"Desideria" is mesmerizing from the first page and once you get into its flow, a page turner to boot. It takes place in an unnamed provincial European city cca 18th century with a mixture of French and English names which is under the power of the rich "Governor" while the "Specialist" is sort of an underground boss that becomes the de-facto patron of smaller run-down theater Minerva.
This we figure out as the book progresses since the novel starts with a striking scene in which a girl looks into a mirror, throws a lamp in the small room and then when the building gets on fire jumps from a window to be later found unconscious and led to the city madhouse.
"She swallows once and blinks caught light away.
Then hauls the lamp back, torquing at the waist, and hurls it at the mirror, all her strength behind the throw.

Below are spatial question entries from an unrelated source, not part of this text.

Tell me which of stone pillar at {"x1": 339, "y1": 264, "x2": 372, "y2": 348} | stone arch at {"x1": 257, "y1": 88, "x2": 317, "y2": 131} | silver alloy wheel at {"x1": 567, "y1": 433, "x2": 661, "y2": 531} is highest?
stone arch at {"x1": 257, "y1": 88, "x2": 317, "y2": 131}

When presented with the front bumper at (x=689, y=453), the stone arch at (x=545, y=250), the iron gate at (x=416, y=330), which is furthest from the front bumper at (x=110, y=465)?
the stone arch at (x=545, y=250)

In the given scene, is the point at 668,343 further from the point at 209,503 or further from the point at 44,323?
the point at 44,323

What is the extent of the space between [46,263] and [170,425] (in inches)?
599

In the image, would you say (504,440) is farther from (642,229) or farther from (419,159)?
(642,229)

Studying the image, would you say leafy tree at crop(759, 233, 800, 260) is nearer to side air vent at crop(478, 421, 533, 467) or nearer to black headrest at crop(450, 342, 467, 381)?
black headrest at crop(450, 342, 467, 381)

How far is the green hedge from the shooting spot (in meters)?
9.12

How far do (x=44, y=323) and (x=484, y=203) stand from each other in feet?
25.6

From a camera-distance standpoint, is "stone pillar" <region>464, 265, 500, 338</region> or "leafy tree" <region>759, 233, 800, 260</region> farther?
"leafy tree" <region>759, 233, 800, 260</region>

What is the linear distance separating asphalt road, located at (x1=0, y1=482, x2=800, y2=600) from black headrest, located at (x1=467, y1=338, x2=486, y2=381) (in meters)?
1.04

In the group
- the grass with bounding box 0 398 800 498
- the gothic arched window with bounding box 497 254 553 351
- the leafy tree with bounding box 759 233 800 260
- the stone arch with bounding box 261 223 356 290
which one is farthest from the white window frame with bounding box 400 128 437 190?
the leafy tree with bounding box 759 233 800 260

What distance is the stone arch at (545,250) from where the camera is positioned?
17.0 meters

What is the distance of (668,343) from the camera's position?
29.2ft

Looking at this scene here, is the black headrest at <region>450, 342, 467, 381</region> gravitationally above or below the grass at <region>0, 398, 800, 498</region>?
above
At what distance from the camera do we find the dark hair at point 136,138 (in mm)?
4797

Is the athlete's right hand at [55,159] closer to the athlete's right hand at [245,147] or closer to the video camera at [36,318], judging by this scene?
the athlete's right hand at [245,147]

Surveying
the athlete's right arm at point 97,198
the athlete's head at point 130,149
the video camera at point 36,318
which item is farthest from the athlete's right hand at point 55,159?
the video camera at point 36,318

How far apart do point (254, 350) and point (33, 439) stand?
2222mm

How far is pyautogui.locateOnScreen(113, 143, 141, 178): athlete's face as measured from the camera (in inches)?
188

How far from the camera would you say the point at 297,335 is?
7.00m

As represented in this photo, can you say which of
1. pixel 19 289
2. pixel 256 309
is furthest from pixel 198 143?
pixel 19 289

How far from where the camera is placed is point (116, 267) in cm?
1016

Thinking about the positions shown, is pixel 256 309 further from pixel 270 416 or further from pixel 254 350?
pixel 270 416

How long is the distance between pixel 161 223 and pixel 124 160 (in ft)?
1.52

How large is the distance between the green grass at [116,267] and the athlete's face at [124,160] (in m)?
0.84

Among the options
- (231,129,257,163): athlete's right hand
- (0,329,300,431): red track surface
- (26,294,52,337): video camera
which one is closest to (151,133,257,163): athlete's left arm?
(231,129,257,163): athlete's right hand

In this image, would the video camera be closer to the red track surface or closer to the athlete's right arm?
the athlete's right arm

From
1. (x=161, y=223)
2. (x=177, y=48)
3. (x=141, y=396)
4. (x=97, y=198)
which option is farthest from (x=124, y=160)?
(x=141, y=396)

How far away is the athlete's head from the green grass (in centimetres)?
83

It shatters, they shatter, glass into glass, and the fire out onto the table, up into the air. Hard sparks of lamp, mirror, and flame fly winking out like fireflies. She stands there as the fire scales the walls, as the fire's scaled the walls, as the fire finds no higher purchase, dashes itself against the ceiling, hurtles raining down.

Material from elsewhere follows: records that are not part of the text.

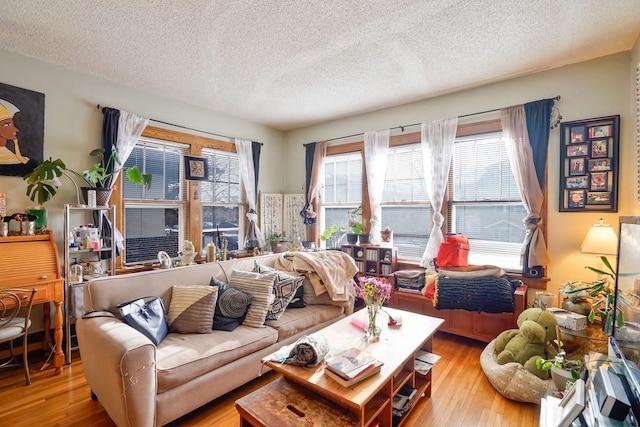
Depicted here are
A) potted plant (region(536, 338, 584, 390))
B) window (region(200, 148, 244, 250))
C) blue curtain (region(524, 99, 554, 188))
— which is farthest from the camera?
window (region(200, 148, 244, 250))

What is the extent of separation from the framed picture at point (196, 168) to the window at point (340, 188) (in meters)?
1.82

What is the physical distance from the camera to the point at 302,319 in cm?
264

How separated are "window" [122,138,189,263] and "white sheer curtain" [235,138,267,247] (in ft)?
2.66

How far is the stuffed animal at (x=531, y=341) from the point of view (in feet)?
7.39

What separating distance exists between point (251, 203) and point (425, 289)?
2.75 m

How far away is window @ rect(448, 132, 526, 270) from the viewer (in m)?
3.27

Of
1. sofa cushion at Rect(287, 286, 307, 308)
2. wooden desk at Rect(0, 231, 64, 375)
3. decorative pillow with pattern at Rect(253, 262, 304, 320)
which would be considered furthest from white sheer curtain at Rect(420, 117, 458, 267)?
wooden desk at Rect(0, 231, 64, 375)

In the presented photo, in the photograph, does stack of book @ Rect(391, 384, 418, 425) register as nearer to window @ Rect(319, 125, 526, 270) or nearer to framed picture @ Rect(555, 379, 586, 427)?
framed picture @ Rect(555, 379, 586, 427)

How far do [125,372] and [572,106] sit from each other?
4.15 metres

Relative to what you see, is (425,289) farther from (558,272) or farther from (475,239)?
(558,272)

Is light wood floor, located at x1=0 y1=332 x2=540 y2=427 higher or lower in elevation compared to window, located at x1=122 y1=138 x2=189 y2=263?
lower

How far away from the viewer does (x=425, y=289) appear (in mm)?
3277

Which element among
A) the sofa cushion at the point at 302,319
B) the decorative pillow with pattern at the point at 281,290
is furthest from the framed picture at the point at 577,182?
the decorative pillow with pattern at the point at 281,290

Beneath the fall of fire, her eyes still and sharpen off .
For the first time, they're aware."
If these lines hook you as they hooked me, get the novel as soon as possible since it keeps this superb lyrical prose to the end, though there is lots of action and intrigue to come later.
"Desideria" has a very intriguing premise: an actress who truly believes she is the character she plays - all actors have to believe that to some extent but for Ange it is *real* until she is led away from the props - and the execution alternating with surreal madhouse scenes that are as good as any such I've read is just perfect.

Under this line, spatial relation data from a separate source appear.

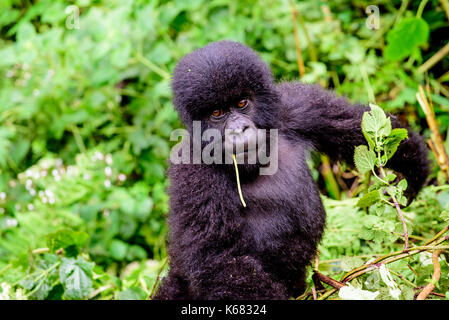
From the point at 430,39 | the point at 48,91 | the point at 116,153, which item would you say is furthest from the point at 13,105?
the point at 430,39

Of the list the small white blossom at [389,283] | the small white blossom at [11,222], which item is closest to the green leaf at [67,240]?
the small white blossom at [11,222]

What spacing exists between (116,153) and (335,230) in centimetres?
245

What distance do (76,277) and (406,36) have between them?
9.99ft

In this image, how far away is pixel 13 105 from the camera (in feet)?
17.4

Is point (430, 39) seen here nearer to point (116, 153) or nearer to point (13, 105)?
point (116, 153)

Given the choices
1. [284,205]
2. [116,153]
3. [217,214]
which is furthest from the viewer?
[116,153]

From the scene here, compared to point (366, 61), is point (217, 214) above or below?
below

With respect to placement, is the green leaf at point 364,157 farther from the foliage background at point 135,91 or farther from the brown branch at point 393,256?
the foliage background at point 135,91

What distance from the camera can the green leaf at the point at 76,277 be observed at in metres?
3.09

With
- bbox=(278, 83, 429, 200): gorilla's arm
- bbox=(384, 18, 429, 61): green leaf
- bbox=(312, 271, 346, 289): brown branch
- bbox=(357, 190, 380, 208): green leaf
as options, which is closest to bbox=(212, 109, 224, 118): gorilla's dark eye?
bbox=(278, 83, 429, 200): gorilla's arm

There are two story lines: Annie/Ange in the madhouse and Ange St.Loup in the Minerva intertwine and later conflict so the question of what is "real" and what is imagined becomes more and more important as the book goes on.
Split into named chapters alternating between the "present" when Ange has been taken to the madhouse and the past detailing her life as an actress in the theater, the novel features a lot of great characters, both in the theater troupe and in the asylum.
All the actors, including the manager and his wife, the screen writers, the thief turned actor by necessity have very interesting detailed life stories, though as the novel progresses we are starting to wonder if they are real or a figment of Annie's imagination who believes herself being an actress when she is just a regular mental inmate. What about the madhouse and her brutal guards and strange inmates? And then there is the play of the title with a scenario that somehow materializes into Minerva and resembles what is to come...
The resolution of the dual-storylines is excellent and the ending is great making this a debut to remember. Just unbelievably good!!